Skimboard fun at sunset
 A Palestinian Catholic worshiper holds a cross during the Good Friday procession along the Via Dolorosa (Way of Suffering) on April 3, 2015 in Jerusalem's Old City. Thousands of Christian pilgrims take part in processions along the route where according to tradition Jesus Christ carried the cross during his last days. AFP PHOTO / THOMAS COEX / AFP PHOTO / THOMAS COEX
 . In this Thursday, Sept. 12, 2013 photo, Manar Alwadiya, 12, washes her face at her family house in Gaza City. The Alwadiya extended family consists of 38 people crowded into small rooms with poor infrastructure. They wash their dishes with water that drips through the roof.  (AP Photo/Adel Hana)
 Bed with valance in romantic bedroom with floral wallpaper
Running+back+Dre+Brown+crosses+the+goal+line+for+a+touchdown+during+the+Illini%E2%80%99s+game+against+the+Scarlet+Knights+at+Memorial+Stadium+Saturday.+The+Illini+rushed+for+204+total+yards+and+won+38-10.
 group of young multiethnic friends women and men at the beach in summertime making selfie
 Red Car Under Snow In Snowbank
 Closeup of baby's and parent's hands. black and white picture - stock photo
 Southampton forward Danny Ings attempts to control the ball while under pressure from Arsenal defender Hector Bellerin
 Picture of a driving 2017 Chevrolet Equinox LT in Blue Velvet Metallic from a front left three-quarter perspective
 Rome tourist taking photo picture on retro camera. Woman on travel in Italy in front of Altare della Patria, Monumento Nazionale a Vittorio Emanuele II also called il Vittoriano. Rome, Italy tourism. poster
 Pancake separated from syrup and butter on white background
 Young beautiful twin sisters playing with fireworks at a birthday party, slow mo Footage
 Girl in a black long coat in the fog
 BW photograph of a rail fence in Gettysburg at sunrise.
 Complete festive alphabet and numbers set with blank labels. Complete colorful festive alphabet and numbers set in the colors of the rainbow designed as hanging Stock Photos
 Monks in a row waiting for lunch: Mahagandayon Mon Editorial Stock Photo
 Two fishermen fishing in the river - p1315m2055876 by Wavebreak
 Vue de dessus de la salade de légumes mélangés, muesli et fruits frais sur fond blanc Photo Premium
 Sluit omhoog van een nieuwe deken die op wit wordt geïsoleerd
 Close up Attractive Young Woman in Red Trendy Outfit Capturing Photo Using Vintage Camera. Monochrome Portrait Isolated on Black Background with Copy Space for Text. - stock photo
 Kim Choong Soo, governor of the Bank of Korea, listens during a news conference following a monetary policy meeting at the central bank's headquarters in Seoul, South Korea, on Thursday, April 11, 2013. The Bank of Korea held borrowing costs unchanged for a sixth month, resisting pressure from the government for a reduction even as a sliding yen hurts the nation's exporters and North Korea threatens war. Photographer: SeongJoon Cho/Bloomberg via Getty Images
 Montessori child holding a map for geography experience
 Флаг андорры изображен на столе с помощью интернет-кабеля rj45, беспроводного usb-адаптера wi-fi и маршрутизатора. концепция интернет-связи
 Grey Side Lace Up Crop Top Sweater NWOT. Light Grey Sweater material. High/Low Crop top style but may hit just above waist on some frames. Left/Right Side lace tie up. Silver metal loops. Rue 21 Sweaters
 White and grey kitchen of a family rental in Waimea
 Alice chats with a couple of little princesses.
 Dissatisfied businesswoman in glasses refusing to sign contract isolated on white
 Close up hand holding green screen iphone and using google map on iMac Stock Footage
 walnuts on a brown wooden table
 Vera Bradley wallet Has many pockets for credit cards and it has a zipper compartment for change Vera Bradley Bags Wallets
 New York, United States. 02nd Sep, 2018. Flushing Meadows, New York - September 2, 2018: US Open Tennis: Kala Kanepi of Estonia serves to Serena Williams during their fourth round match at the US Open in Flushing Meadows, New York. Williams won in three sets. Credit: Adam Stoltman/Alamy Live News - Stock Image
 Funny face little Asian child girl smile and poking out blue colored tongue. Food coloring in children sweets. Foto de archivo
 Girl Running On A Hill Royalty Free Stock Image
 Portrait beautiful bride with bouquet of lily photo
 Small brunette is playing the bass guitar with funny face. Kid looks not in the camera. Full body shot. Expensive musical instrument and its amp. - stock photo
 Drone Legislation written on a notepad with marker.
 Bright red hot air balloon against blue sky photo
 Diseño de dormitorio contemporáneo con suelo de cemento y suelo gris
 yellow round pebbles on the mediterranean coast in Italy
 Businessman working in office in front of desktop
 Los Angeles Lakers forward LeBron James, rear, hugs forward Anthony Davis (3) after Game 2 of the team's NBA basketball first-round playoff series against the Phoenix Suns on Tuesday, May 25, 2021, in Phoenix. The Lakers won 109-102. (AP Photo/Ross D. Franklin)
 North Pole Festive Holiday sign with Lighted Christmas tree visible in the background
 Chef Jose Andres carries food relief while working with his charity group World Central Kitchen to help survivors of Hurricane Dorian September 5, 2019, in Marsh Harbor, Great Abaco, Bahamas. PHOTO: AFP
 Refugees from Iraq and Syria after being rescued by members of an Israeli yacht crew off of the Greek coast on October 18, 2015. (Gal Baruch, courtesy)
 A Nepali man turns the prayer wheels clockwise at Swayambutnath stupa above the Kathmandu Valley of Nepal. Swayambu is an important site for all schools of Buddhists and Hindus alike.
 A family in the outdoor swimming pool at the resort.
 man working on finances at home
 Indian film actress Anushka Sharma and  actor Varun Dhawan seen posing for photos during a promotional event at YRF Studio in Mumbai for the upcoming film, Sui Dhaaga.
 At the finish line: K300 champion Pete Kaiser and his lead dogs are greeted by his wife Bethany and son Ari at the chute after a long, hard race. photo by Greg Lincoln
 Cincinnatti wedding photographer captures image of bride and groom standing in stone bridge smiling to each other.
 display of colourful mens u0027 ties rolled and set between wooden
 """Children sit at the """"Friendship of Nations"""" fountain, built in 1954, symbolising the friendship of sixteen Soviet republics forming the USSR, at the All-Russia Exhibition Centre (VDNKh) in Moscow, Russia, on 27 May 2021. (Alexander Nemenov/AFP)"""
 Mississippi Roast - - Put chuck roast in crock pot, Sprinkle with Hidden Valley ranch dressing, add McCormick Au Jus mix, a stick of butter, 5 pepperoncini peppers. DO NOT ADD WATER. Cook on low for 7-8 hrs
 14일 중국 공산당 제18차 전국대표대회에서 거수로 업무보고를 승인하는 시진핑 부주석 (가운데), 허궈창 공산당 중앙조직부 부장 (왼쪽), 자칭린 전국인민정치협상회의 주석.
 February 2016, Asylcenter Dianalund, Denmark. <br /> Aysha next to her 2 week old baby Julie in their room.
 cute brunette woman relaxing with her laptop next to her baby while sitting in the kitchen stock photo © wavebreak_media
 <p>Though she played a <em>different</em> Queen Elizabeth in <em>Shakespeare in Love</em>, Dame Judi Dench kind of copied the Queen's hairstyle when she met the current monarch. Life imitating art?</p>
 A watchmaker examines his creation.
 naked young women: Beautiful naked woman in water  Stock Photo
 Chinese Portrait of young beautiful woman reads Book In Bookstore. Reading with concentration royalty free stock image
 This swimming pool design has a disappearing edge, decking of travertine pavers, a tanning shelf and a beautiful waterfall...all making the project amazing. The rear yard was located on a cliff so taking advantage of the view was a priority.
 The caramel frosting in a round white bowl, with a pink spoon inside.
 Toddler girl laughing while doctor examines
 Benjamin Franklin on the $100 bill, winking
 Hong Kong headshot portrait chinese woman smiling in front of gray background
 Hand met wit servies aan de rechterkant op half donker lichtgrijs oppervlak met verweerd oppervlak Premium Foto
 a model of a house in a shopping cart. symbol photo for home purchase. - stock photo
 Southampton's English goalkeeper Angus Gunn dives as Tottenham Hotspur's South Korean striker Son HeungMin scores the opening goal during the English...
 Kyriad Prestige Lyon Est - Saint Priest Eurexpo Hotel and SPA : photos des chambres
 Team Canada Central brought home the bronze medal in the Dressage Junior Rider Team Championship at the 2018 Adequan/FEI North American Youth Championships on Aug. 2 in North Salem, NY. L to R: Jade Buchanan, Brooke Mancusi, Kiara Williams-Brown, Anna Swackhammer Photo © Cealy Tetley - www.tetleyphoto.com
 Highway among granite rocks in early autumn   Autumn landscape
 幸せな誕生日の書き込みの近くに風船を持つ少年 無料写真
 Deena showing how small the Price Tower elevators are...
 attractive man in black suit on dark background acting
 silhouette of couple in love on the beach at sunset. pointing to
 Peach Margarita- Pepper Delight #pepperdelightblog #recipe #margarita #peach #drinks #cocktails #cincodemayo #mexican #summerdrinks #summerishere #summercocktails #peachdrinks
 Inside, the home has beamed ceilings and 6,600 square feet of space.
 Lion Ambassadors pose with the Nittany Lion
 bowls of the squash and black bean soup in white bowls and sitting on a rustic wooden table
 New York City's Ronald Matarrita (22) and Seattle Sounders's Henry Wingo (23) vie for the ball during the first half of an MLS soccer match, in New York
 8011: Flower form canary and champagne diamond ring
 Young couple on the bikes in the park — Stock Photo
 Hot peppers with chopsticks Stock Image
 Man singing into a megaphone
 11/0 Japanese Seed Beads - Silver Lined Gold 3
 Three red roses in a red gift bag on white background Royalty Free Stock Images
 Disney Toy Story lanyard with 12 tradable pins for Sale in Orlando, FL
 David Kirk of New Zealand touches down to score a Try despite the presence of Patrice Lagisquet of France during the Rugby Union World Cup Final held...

§ WHAT YOU ARE ASKED TO DO:
Count the lines of the entries that hold the string "bride", then state that number and nothing more.

§ SOLUTION:
2